米国の関税政策がもたらすお茶業界への影響

ここ最近、米国が「相互関税(リシプロカル・タリフ)」政策を強化し、お茶を含むさまざまな農産品に新たな関税を課す動きが加速しています。これにより、インドや中国、台湾など主要なお茶生産国との貿易関係が緊張し、価格や流通に影響が出始めています。
特に業務用お茶を扱う飲食店やカフェにとっては、仕入れコストの上昇や、特定の銘柄の入手困難といったリスクが現実味を帯びてきました。今後は、複数の仕入れルートを確保したり、価格変動に柔軟に対応できるメニュー設計がますます重要になるでしょう。
また、こうした国際情勢を背景に、「地産地消」や「フェアトレード」など、ストーリー性のあるお茶の提案も消費者の関心を集めています。店頭POPやメニューで、お茶の産地や生産者の想いを伝える工夫も有効です。
台湾烏龍茶の実力と世界的評価
台湾はお茶の生産・消費ともに盛んな国で、年間約14,000トンものお茶を生産しています。国内需要の約3分の1を自給しつつも、特に台湾烏龍茶は海外で高い評価を受け、アメリカ・中国・日本などへの輸出が盛んです。2023年には世界のお茶輸出額で第9位、輸出量は12,400トン、総額1億ドルにも上りました。
台湾烏龍茶の魅力は、芳醇な香りと奥深い味わい、そして作り手の技術にあります。現地の生産者は「良い烏龍茶は一度飲んだら忘れられない」と語ります。飲食店で台湾烏龍茶を扱う場合、産地や製法の違いを打ち出した「ティーフライト」や、料理とのペアリング提案もおすすめです。飲み比べることによって、台湾茶の繊細な風味の違いや特徴を、よりいっそう感じていただけると思います。
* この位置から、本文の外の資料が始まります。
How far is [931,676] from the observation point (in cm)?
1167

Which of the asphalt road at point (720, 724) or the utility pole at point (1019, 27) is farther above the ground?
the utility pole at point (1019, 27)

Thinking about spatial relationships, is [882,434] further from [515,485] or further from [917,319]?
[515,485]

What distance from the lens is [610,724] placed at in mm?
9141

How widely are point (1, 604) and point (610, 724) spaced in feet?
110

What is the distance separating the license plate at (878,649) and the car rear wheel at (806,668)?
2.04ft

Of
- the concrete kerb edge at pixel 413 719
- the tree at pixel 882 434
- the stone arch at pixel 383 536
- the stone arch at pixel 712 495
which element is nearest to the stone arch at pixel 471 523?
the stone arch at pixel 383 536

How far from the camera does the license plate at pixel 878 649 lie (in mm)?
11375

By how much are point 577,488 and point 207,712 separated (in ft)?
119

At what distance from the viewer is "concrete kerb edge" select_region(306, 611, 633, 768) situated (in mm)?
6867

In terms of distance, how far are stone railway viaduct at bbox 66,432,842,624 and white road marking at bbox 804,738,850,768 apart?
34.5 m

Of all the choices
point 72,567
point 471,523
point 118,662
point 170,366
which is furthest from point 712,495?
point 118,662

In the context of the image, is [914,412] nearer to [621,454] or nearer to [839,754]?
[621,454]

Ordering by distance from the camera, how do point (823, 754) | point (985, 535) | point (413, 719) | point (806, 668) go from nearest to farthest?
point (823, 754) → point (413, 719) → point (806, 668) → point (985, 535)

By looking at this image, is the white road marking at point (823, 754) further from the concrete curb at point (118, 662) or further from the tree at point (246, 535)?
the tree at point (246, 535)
ちなみに台湾国内でもお茶の消費量は年々増加しており、1980年から比べて一人当たりの年間消費量は5倍近くに伸びています。健康志向や“ちょっと特別”な体験を求めるお客様には、プレミアムな台湾烏龍茶がぴったりです。
バブルティー市場の拡大と新たなビジネスチャンス

近年、台湾発祥のバブルティー(タピオカミルクティー)が世界中で大ブームとなり、関連ビジネスで億万長者が誕生するほどの市場規模に成長しています。日本国内でも専門店やカフェチェーンが続々と参入し、若年層を中心に根強い人気を誇ります。
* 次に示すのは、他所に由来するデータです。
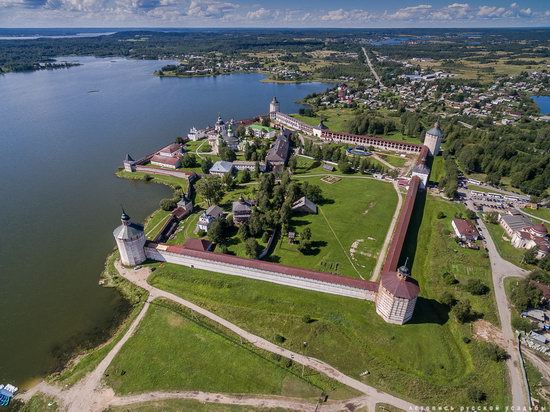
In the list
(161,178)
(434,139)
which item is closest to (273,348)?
(161,178)

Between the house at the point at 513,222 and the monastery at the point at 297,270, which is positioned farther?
the house at the point at 513,222

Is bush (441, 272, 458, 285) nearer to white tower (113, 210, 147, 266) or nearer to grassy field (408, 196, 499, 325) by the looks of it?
grassy field (408, 196, 499, 325)

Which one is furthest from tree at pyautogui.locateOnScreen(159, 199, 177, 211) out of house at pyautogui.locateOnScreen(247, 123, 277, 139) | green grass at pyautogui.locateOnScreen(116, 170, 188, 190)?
house at pyautogui.locateOnScreen(247, 123, 277, 139)

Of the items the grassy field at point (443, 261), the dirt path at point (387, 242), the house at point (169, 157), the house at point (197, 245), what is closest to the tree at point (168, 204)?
the house at point (197, 245)

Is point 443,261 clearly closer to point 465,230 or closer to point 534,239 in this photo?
point 465,230

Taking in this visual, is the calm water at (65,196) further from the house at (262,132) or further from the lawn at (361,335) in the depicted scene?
the house at (262,132)

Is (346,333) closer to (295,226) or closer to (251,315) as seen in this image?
(251,315)

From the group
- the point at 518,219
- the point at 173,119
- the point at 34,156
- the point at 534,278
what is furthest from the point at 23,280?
the point at 173,119
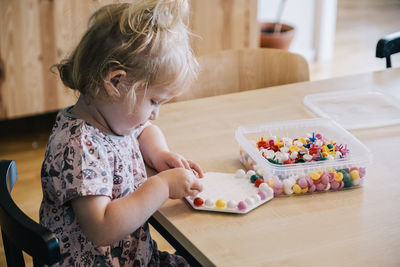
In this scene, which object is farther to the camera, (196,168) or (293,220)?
(196,168)

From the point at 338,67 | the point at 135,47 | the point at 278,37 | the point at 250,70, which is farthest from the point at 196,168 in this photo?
the point at 338,67

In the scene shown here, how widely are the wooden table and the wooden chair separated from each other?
0.40 meters

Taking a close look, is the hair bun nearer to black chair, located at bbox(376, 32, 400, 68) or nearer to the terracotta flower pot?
black chair, located at bbox(376, 32, 400, 68)

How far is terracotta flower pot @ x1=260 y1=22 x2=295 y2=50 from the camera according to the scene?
11.3 feet

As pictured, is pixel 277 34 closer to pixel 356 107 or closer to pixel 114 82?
pixel 356 107

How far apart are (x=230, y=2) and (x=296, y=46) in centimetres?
110

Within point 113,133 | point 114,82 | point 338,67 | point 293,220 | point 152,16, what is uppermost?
point 152,16

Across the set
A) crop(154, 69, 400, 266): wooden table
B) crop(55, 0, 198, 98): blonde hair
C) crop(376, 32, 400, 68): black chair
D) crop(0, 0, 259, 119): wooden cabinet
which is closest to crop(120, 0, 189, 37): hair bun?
crop(55, 0, 198, 98): blonde hair

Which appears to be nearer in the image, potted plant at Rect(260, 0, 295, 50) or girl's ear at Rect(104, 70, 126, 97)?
girl's ear at Rect(104, 70, 126, 97)

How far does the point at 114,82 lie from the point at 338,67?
304 centimetres

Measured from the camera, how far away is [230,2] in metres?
2.92

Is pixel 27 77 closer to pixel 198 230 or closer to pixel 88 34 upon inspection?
pixel 88 34

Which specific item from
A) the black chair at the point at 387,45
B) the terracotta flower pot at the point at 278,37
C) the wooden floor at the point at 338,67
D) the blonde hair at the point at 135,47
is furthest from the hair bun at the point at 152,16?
the terracotta flower pot at the point at 278,37

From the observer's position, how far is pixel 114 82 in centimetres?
100
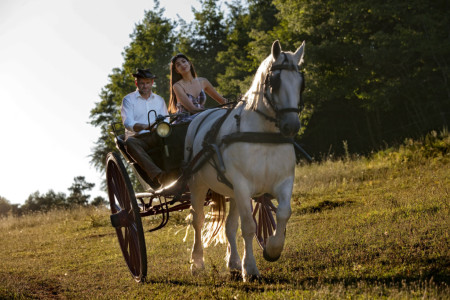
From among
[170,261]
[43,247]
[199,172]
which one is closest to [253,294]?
[199,172]

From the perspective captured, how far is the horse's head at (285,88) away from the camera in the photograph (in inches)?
210

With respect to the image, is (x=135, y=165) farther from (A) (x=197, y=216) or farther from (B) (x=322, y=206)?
(B) (x=322, y=206)

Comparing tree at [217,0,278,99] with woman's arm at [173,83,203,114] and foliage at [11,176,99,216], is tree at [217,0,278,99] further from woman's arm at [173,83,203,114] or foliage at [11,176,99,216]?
woman's arm at [173,83,203,114]

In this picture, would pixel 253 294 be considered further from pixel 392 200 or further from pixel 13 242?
pixel 13 242

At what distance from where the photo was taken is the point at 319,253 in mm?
7301

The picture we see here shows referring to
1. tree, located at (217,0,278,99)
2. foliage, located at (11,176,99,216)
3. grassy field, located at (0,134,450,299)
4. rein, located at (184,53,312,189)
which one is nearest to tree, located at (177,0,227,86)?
tree, located at (217,0,278,99)

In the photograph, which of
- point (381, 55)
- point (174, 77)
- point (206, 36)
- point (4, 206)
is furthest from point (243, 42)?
point (174, 77)

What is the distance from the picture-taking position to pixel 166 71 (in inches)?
1763

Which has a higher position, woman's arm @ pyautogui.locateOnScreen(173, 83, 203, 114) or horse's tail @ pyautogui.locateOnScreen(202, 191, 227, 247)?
woman's arm @ pyautogui.locateOnScreen(173, 83, 203, 114)

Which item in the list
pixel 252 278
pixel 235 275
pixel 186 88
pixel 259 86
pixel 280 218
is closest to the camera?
pixel 280 218

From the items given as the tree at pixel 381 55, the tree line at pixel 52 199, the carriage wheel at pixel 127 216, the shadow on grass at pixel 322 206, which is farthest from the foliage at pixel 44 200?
the carriage wheel at pixel 127 216

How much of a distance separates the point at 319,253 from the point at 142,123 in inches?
120

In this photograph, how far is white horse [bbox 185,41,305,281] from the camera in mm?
5449

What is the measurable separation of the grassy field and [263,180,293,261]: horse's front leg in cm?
36
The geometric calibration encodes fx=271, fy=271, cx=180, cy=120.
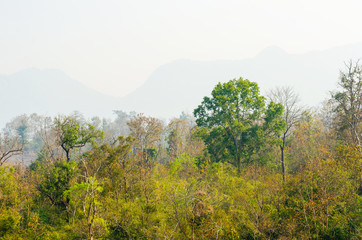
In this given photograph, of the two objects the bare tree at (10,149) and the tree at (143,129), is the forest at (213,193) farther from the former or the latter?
the tree at (143,129)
飲食店経営者にとっては、バブルティーの導入や、オリジナルのトッピング・フレーバー開発が新たな集客・売上アップのチャンスです。季節限定のフルーツティーや、健康志向の低糖・低カロリーバージョンなど、差別化ポイントも豊富。既存メニューとの組み合わせやテイクアウト展開も検討してみてはいかがでしょうか。
お茶の健康成分「テアニン」の新知見
お茶に含まれるアミノ酸「テアニン」は、リラックス効果や集中力向上などの働きで注目されています。最近の研究では、テアニンの体内での代謝メカニズムや、より効率的な摂取方法について新たな知見が得られています。
飲食店でお茶を提供する際、「テアニン豊富な○○茶」や「リラックスタイムにおすすめ」といった訴求ポイントを加えることで、健康志向のお客様へのアピールにもつながります。特にランチ後やカフェタイムのドリンクメニューに、テアニンを意識したお茶を加えるのも一案です。
まとめ:お茶の新しい価値を現場で活かすには

国際情勢や市場トレンドの変化は、業務用お茶ビジネスにも大きな影響を与えます。しかし、こうした変化をチャンスと捉え、仕入れやメニュー開発、ストーリー提案に活かすことで、店舗の魅力を一層高めることができます。
葉楽では、これからも飲食店の皆さまに役立つお茶の情報やヒントを発信してまいります。お茶の力で“ちょっと特別”な体験をお客様に届けていきましょう。
それでは、また次の記事でお会いいたしましょう!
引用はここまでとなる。